*Provided entries*
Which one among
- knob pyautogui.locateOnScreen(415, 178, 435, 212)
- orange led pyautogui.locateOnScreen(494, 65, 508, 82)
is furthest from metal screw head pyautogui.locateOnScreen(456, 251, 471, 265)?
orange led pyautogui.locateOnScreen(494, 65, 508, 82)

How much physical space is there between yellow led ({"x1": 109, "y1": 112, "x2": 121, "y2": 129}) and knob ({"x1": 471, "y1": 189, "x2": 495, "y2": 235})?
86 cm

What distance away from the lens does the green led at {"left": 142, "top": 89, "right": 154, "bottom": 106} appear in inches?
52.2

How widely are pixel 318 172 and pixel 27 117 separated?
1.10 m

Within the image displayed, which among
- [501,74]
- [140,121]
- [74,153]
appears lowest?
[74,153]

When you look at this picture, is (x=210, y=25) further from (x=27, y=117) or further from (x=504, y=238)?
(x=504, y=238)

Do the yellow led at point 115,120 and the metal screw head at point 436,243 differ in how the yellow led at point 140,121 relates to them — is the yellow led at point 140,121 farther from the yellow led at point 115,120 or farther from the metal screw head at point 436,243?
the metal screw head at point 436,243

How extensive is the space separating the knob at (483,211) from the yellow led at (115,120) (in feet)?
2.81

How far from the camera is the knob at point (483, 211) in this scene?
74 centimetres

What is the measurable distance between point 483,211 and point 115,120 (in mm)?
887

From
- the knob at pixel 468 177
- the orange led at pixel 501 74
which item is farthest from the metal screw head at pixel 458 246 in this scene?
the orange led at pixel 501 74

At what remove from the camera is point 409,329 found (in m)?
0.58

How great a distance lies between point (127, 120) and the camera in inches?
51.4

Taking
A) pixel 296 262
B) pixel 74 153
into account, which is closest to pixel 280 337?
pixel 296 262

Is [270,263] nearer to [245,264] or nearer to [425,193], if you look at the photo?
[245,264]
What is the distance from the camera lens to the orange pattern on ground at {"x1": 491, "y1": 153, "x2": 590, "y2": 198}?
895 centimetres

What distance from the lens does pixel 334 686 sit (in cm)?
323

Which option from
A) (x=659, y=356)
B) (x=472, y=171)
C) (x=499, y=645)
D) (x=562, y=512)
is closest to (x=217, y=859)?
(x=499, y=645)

*Stated goal*
Copy all the items above again, swapping "knob" for "dial" wherever it occurs and leaving everything else unchanged.

*Answer to this task*
Which one among
- dial pyautogui.locateOnScreen(415, 178, 435, 212)
- orange led pyautogui.locateOnScreen(494, 65, 508, 82)
is furthest from metal screw head pyautogui.locateOnScreen(456, 251, 471, 265)?
orange led pyautogui.locateOnScreen(494, 65, 508, 82)

How much physical space is there between yellow led ({"x1": 109, "y1": 112, "x2": 121, "y2": 129}) and dial ({"x1": 471, "y1": 189, "x2": 495, "y2": 235})?
86 cm

What distance away from the lens does the green led at {"left": 142, "top": 89, "right": 154, "bottom": 106} appear in inches?
52.2

How widely are pixel 318 172 and pixel 27 117 separated?
1.10 m

Within the image displayed, which among
- [501,74]
- [140,121]
- [74,153]
appears lowest?
[74,153]

When you look at this picture, is (x=210, y=25) further from (x=27, y=117) or further from (x=504, y=238)?
(x=504, y=238)

Do the yellow led at point 115,120 and the metal screw head at point 436,243 differ in how the yellow led at point 140,121 relates to them — is the yellow led at point 140,121 farther from the yellow led at point 115,120 or farther from the metal screw head at point 436,243?
the metal screw head at point 436,243

How extensive is the space separating the dial at (483,211) from the yellow led at (115,120) (in feet)?
2.81

How far from the camera is the dial at point (483, 211) in this scene?
74 centimetres

What is the measurable distance between point 483,211 and point 115,120 (in mm)?
887

From
- the dial at pixel 468 177
- the orange led at pixel 501 74
which item is farthest from the metal screw head at pixel 458 246 in this scene?
the orange led at pixel 501 74

At what remove from the camera is point 409,329 found (in m)?
0.58

How great a distance lies between point (127, 120) and the camera in inches?
51.4

Taking
A) pixel 296 262
B) pixel 74 153
into account, which is closest to pixel 280 337?
pixel 296 262

Is [270,263] nearer to [245,264] or nearer to [425,193], if you look at the photo?
[245,264]
What is the distance from the camera lens to the orange pattern on ground at {"x1": 491, "y1": 153, "x2": 590, "y2": 198}?
895 centimetres

What distance from the lens does pixel 334 686 sit (in cm)?
323

Which option from
A) (x=659, y=356)
B) (x=472, y=171)
C) (x=499, y=645)
D) (x=562, y=512)
is closest to (x=217, y=859)?
(x=499, y=645)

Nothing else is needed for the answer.